====== Given data
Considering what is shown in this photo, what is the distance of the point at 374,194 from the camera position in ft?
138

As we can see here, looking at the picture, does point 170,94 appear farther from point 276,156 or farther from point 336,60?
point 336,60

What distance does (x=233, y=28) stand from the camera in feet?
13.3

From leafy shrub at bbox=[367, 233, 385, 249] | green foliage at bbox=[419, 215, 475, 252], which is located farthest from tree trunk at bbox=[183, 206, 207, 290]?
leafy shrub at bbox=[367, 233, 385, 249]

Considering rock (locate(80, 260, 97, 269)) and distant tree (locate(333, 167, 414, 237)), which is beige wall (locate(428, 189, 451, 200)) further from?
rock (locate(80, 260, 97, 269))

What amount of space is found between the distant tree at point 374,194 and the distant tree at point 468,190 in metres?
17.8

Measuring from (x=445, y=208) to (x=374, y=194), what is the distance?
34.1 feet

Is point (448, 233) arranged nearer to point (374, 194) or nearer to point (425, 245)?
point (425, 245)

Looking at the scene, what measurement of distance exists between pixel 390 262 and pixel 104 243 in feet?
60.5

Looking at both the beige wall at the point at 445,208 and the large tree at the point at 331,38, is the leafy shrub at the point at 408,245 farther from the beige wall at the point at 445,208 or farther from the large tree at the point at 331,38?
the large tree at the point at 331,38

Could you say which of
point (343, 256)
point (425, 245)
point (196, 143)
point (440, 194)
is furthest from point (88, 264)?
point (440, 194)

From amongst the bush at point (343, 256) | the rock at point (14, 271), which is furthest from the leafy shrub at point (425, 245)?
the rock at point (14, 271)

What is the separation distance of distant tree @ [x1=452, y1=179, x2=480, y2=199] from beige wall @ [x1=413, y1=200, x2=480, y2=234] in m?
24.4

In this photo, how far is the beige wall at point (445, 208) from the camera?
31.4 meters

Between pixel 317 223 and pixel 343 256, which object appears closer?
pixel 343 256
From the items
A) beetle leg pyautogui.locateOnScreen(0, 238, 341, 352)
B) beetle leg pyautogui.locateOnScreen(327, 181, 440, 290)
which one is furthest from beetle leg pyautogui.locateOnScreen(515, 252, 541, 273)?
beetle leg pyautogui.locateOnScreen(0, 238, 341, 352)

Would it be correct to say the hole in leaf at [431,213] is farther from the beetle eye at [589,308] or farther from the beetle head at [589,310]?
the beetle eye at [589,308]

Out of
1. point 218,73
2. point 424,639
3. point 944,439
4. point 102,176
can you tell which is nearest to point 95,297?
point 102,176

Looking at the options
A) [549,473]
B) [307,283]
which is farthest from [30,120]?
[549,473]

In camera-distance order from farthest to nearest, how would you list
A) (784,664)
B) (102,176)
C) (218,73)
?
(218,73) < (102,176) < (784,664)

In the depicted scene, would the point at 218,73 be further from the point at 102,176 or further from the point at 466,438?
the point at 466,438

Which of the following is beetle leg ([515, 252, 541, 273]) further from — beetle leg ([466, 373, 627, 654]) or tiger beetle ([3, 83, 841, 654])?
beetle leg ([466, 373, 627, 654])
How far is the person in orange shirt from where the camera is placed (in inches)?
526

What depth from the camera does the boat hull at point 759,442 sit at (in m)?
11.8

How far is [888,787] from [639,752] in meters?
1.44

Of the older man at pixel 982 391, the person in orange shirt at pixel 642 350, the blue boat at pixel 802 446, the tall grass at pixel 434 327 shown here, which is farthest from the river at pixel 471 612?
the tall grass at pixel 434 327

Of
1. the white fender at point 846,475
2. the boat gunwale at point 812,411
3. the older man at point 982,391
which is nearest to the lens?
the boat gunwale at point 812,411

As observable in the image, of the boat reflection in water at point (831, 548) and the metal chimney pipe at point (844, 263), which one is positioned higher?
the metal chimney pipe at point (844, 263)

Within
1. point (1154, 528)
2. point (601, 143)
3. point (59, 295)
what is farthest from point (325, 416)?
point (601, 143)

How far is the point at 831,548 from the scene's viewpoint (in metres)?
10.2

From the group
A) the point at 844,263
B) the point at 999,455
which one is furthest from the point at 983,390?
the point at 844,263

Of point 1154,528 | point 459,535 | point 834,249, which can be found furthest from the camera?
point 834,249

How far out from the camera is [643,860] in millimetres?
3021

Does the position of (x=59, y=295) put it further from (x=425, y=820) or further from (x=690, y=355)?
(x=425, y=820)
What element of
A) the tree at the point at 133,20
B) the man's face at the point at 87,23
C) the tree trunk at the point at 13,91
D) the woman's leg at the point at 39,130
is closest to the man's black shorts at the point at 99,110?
============
• [Exercise aim]
Can you format every line of the listing above as a numbered list, leaving out the blank lines?

• [Reply to the task]
1. Considering what is shown in this photo, what is the distance of the point at 374,194 from the camera position in ft?
2. 138
3. As we can see here, looking at the picture, does point 170,94 appear farther from point 276,156 or farther from point 336,60?
4. point 336,60
5. What distance does (x=233, y=28) stand from the camera in feet?
6. 13.3
7. From leafy shrub at bbox=[367, 233, 385, 249] | green foliage at bbox=[419, 215, 475, 252], which is located farthest from tree trunk at bbox=[183, 206, 207, 290]?
8. leafy shrub at bbox=[367, 233, 385, 249]
9. Considering rock (locate(80, 260, 97, 269)) and distant tree (locate(333, 167, 414, 237)), which is beige wall (locate(428, 189, 451, 200)) further from?
10. rock (locate(80, 260, 97, 269))
11. What amount of space is found between the distant tree at point 374,194 and the distant tree at point 468,190 in metres?
12. 17.8
13. Measuring from (x=445, y=208) to (x=374, y=194), what is the distance?
14. 34.1 feet
15. Is point (448, 233) arranged nearer to point (374, 194) or nearer to point (425, 245)?
16. point (425, 245)
17. Looking at the scene, what measurement of distance exists between pixel 390 262 and pixel 104 243 in feet?
18. 60.5
19. Looking at both the beige wall at the point at 445,208 and the large tree at the point at 331,38, is the leafy shrub at the point at 408,245 farther from the beige wall at the point at 445,208 or farther from the large tree at the point at 331,38?
20. the large tree at the point at 331,38
21. Could you say which of
22. point (343, 256)
23. point (425, 245)
24. point (196, 143)
25. point (440, 194)
26. is furthest from point (88, 264)?
27. point (440, 194)
28. From amongst the bush at point (343, 256) | the rock at point (14, 271), which is furthest from the leafy shrub at point (425, 245)?
29. the rock at point (14, 271)
30. What is the separation distance of distant tree @ [x1=452, y1=179, x2=480, y2=199] from beige wall @ [x1=413, y1=200, x2=480, y2=234] in m?
31. 24.4
32. In this photo, how far is the beige wall at point (445, 208) from the camera?
33. 31.4 meters
34. Between pixel 317 223 and pixel 343 256, which object appears closer?
35. pixel 343 256
36. From the items
37. A) beetle leg pyautogui.locateOnScreen(0, 238, 341, 352)
38. B) beetle leg pyautogui.locateOnScreen(327, 181, 440, 290)
39. which one is furthest from beetle leg pyautogui.locateOnScreen(515, 252, 541, 273)?
40. beetle leg pyautogui.locateOnScreen(0, 238, 341, 352)
41. Would it be correct to say the hole in leaf at [431,213] is farther from the beetle eye at [589,308] or farther from the beetle head at [589,310]?
42. the beetle eye at [589,308]
43. Out of
44. 1. point 218,73
45. 2. point 424,639
46. 3. point 944,439
47. 4. point 102,176
48. can you tell which is nearest to point 95,297?
49. point 102,176
50. Looking at the options
51. A) [549,473]
52. B) [307,283]
53. which is farthest from [30,120]?
54. [549,473]
55. In camera-distance order from farthest to nearest, how would you list
56. A) (784,664)
57. B) (102,176)
58. C) (218,73)
59. ?
60. (218,73) < (102,176) < (784,664)
61. In the depicted scene, would the point at 218,73 be further from the point at 102,176 or further from the point at 466,438?
62. the point at 466,438
63. Which of the following is beetle leg ([515, 252, 541, 273]) further from — beetle leg ([466, 373, 627, 654]) or tiger beetle ([3, 83, 841, 654])?
64. beetle leg ([466, 373, 627, 654])
65. How far is the person in orange shirt from where the camera is placed (in inches)?
66. 526
67. What depth from the camera does the boat hull at point 759,442 sit at (in m)?
68. 11.8
69. How far is [888,787] from [639,752] in meters?
70. 1.44
71. Of the older man at pixel 982 391, the person in orange shirt at pixel 642 350, the blue boat at pixel 802 446, the tall grass at pixel 434 327 shown here, which is farthest from the river at pixel 471 612?
72. the tall grass at pixel 434 327
73. Of
74. 1. the white fender at point 846,475
75. 2. the boat gunwale at point 812,411
76. 3. the older man at point 982,391
77. which is nearest to the lens?
78. the boat gunwale at point 812,411
79. As observable in the image, of the boat reflection in water at point (831, 548) and the metal chimney pipe at point (844, 263), which one is positioned higher?
80. the metal chimney pipe at point (844, 263)
81. Within
82. 1. point (1154, 528)
83. 2. point (601, 143)
84. 3. point (59, 295)
85. what is farthest from point (325, 416)?
86. point (601, 143)
87. How far is the point at 831,548 from the scene's viewpoint (in metres)?
88. 10.2
89. From the group
90. A) the point at 844,263
91. B) the point at 999,455
92. which one is furthest from the point at 983,390?
93. the point at 844,263
94. Of point 1154,528 | point 459,535 | point 834,249, which can be found furthest from the camera?
95. point 834,249
96. How far out from the camera is [643,860] in millimetres?
97. 3021
98. Does the position of (x=59, y=295) put it further from (x=425, y=820) or further from (x=690, y=355)?
99. (x=425, y=820)
100. What element of
101. A) the tree at the point at 133,20
102. B) the man's face at the point at 87,23
103. C) the tree trunk at the point at 13,91
104. D) the woman's leg at the point at 39,130
105. is closest to the man's black shorts at the point at 99,110?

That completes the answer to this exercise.